I have been pretty obsessed with Basilicata ever since my first visit there 5 years ago to update the Rough Guide to Italy. My dad and I spent a little over a week in Matera, the region’s main tourist attraction, and used the Sassi as a base to
gorge on carbs research the eastern part of the region and I have returned many times since. Until this week, though, I had never spent much time in central or western Basilicata, areas that are so profoundly stunning, isolated and unusual that I can hardly get images of their natural beauty out of my mind.
Driving through Basilicata is a lesson in topography. Large swaths of eroded sand give way to blooming cheery orchards, verdant rolling hills, and peaks punctuated by towns of Greek, Roman, and Norman origin. Once such town, Craco, is among the most hauntingly beautiful places I have ever seen. Its littered vaults and broken facades resemble what Matera looked like before the Sassi were (badly) redeveloped into cave hotels, wine bars, and mid-range trattorias.

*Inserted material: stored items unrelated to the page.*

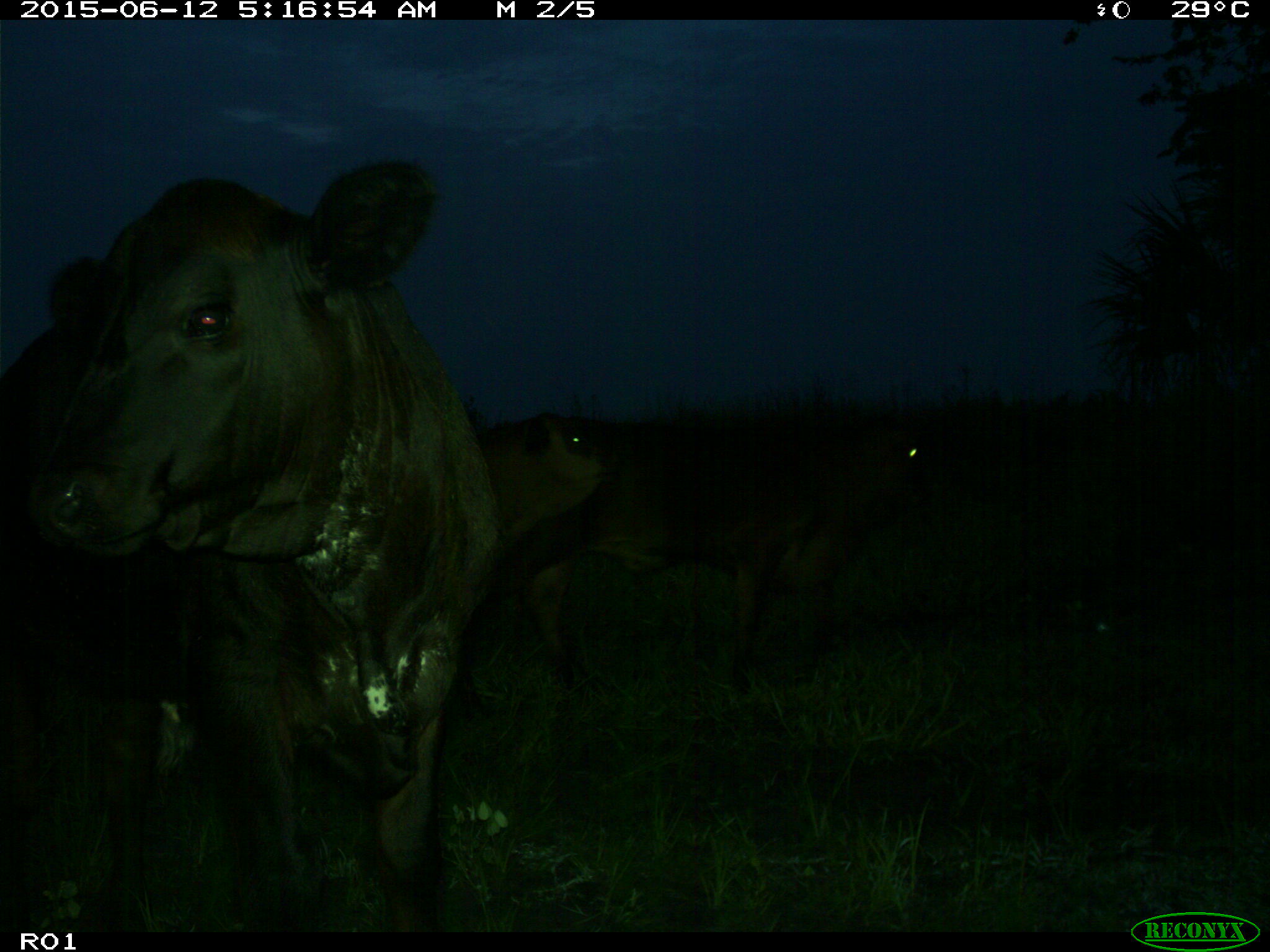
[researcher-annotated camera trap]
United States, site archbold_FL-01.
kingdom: Animalia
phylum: Chordata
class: Mammalia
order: Artiodactyla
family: Bovidae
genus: Bos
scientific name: Bos taurus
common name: domestic cow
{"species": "Bos taurus (domestic cow)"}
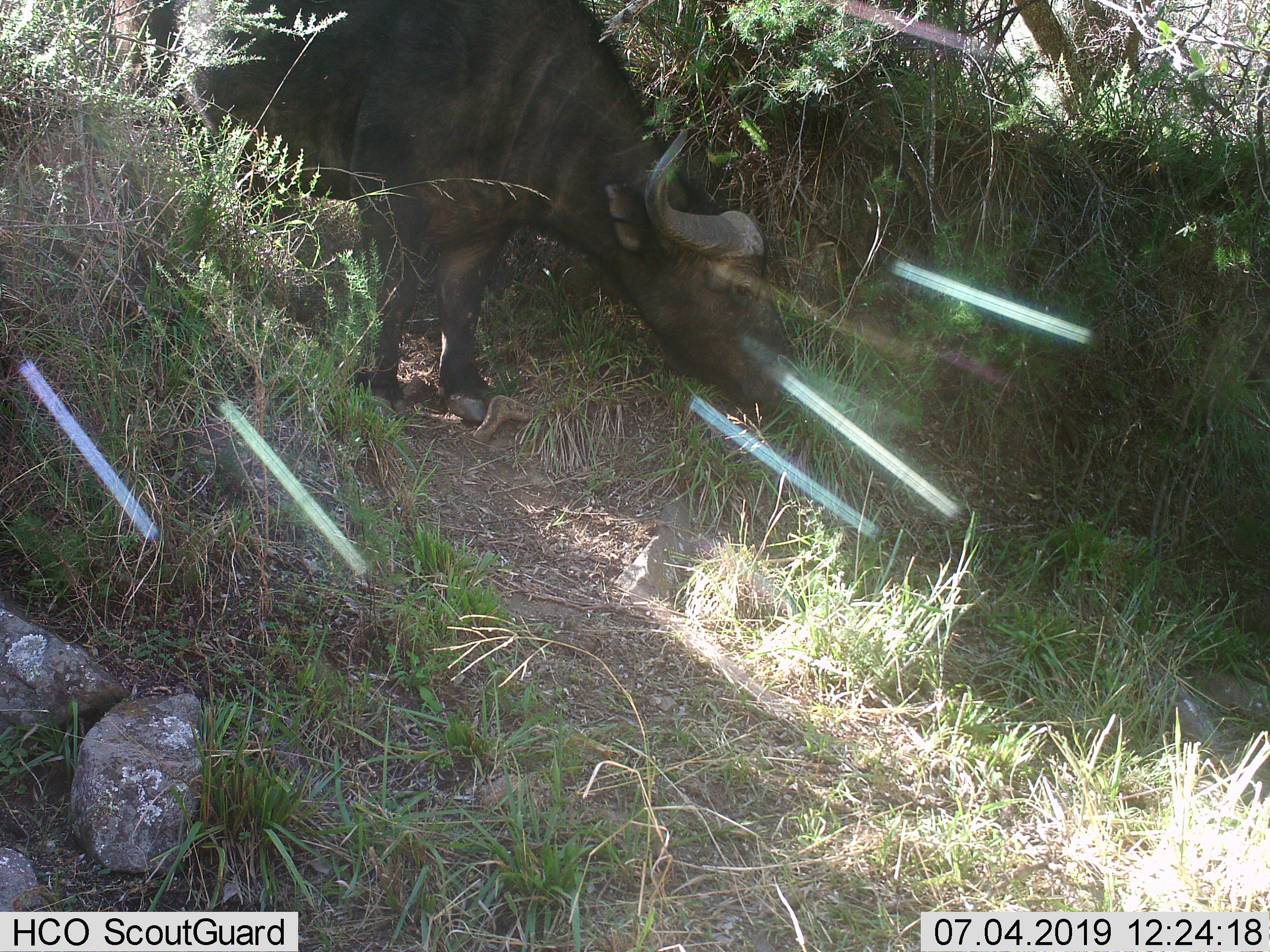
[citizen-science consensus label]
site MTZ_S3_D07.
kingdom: Animalia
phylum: Chordata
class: Mammalia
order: Artiodactyla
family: Bovidae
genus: Syncerus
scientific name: Syncerus caffer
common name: african buffalo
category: buffalo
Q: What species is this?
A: Buffalo (african buffalo) (Syncerus caffer).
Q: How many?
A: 1.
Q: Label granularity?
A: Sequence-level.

Like the Sassi, Craco was forcibly evacuated and its residents were moved to housing projects. In Craco’s case it was landslides, not disease, that were to blame. During the 1950s, ’60s and ’70s, entire city blocks sheered away from Craco’s periphery, plummeting into the valley below, leaving the shattered medieval nucleus exposed. In successive decades, the city was abandoned and its buildings were plundered by locals, antique dealers, film crews (it was even used as the set for Christ Stopped at Eboli) and vandals. Now the violated shell is nearly completely desserted, save for a group of squatting Romanian shepherds and their goat flock.

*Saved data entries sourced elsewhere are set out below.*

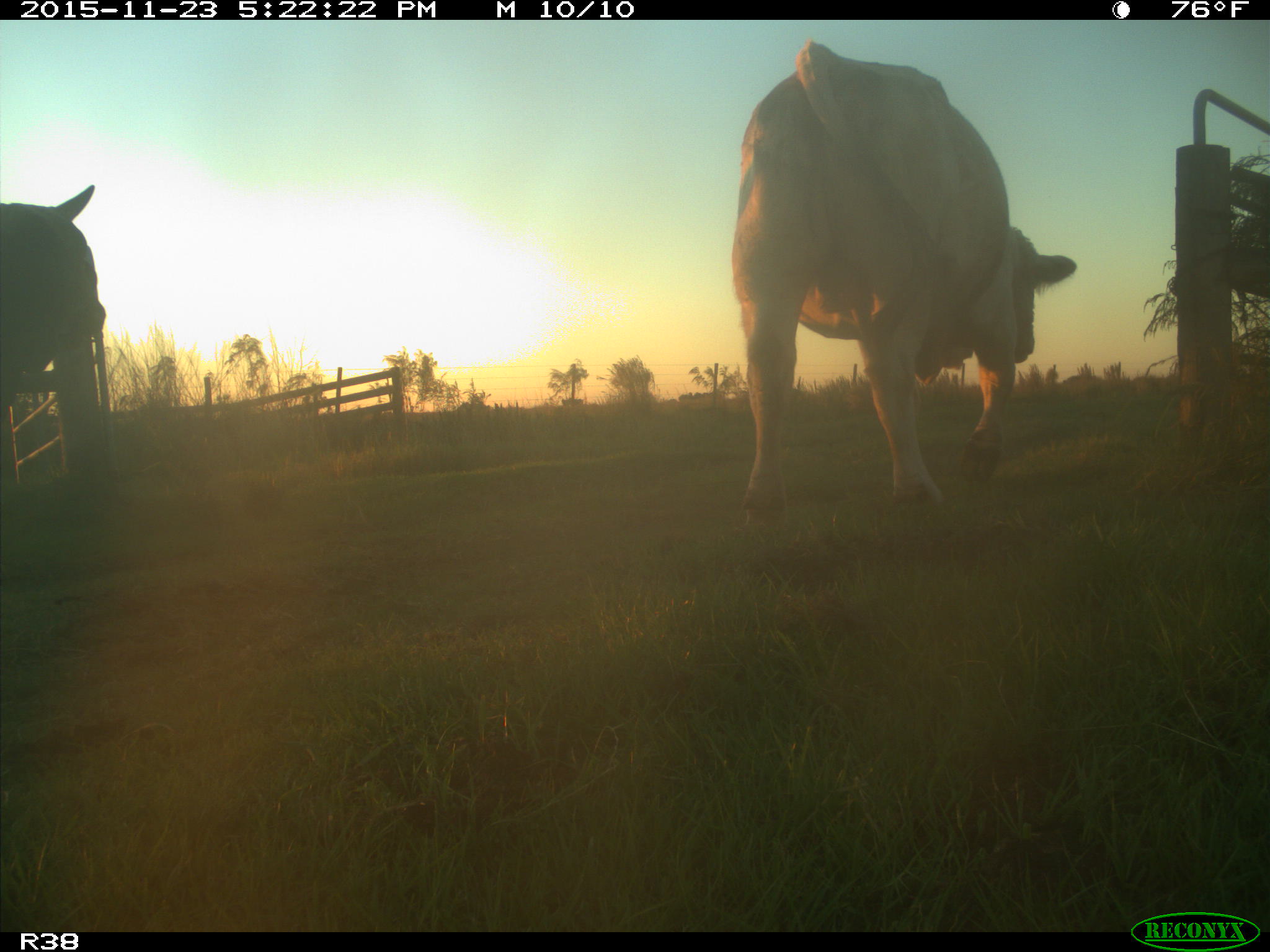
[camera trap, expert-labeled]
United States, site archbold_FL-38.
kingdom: Animalia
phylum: Chordata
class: Mammalia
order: Artiodactyla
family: Bovidae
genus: Bos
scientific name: Bos taurus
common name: domestic cow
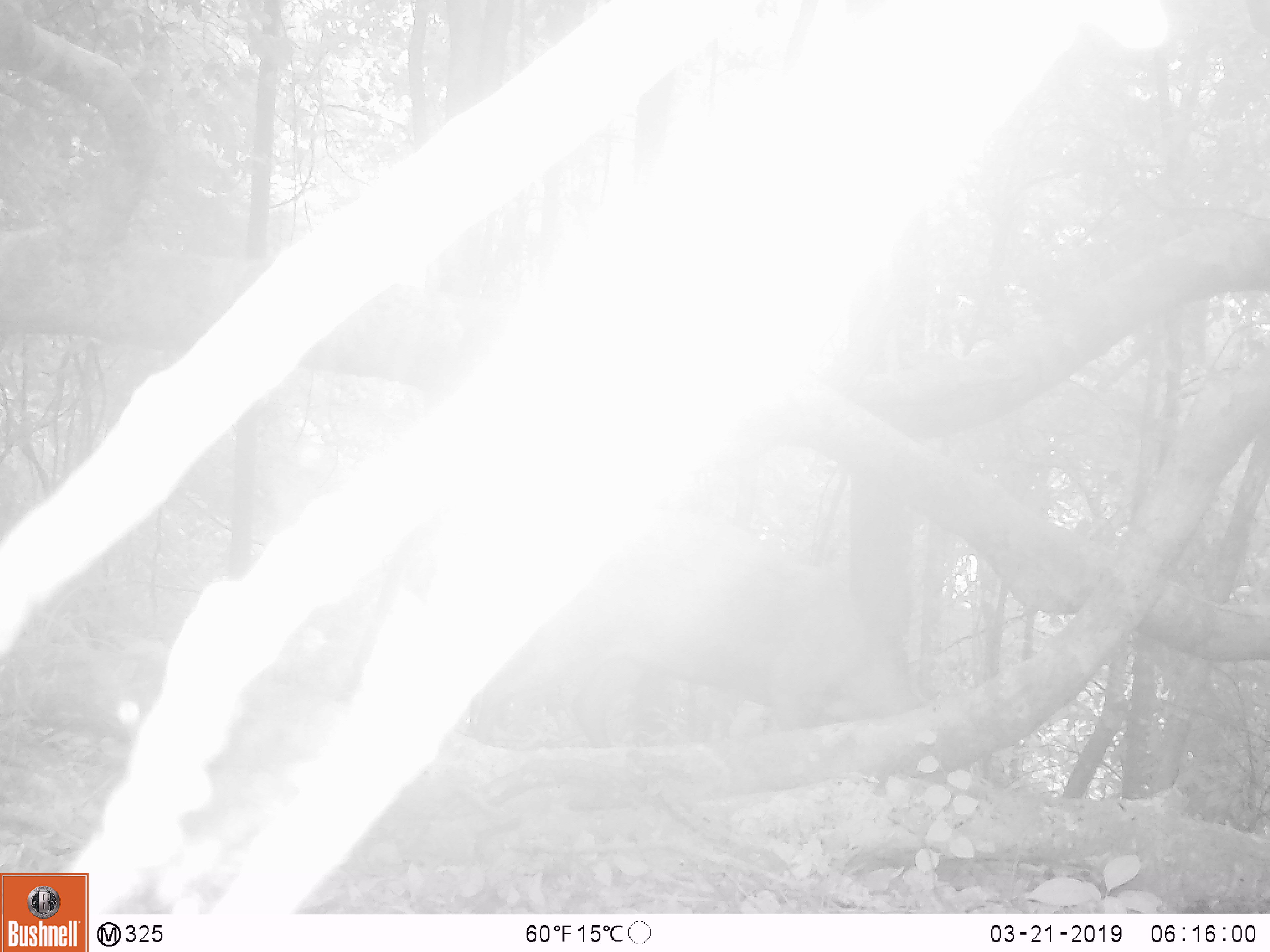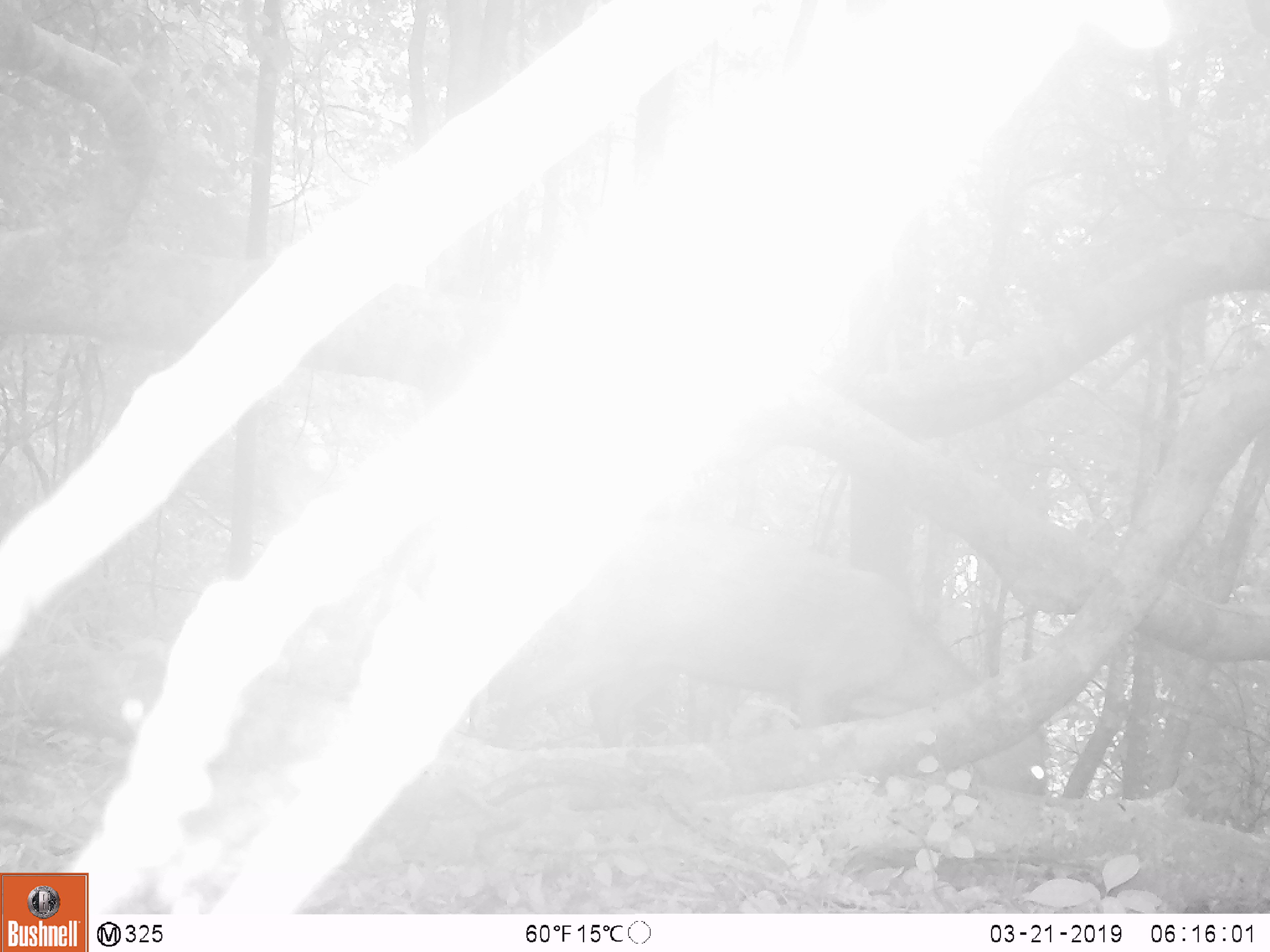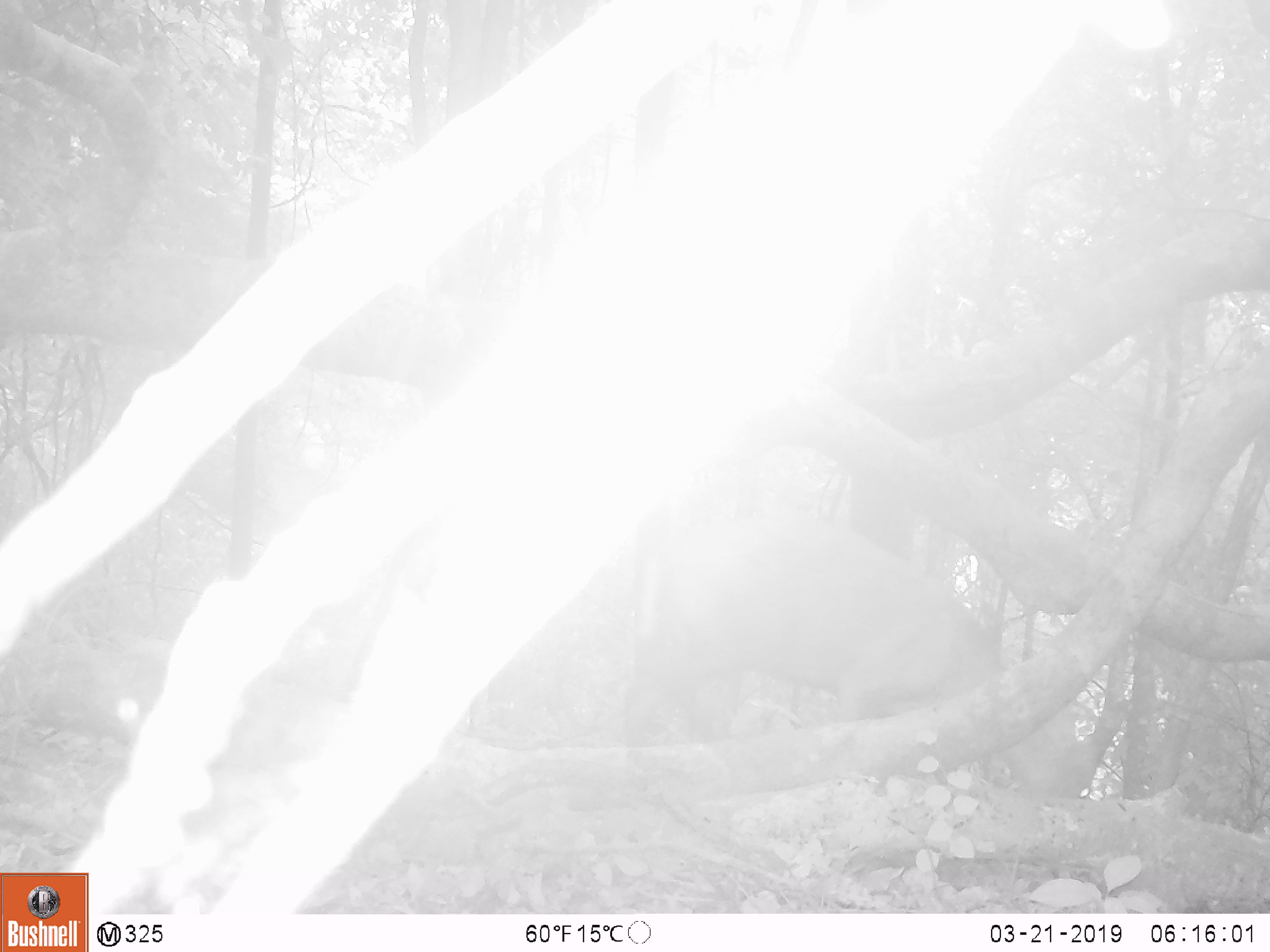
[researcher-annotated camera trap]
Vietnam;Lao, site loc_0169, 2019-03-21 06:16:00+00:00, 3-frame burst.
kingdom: Animalia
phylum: Chordata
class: Mammalia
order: Artiodactyla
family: Cervidae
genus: Muntiacus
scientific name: Muntiacus rooseveltorum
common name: roosevelt's muntjac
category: roosevelts muntjac group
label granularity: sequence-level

Recently, part of the site was opened to visitors, who are led through a limited secure portion of the town–after paying a €10 admission fee, putting on a hard hat and signing an injury waver. Mamma Parla and I were the only visitors this week, but the staff of 2 expects a busy summer, particularly as more of the town is expected to open for daytime visits and evening concerts in a few months.
While the increased access will raise awareness for this neglected, deserted place, I hope that the fragile site can bring economic promise to the city’s residents without becoming the next Matera, an exploited shell of its former self.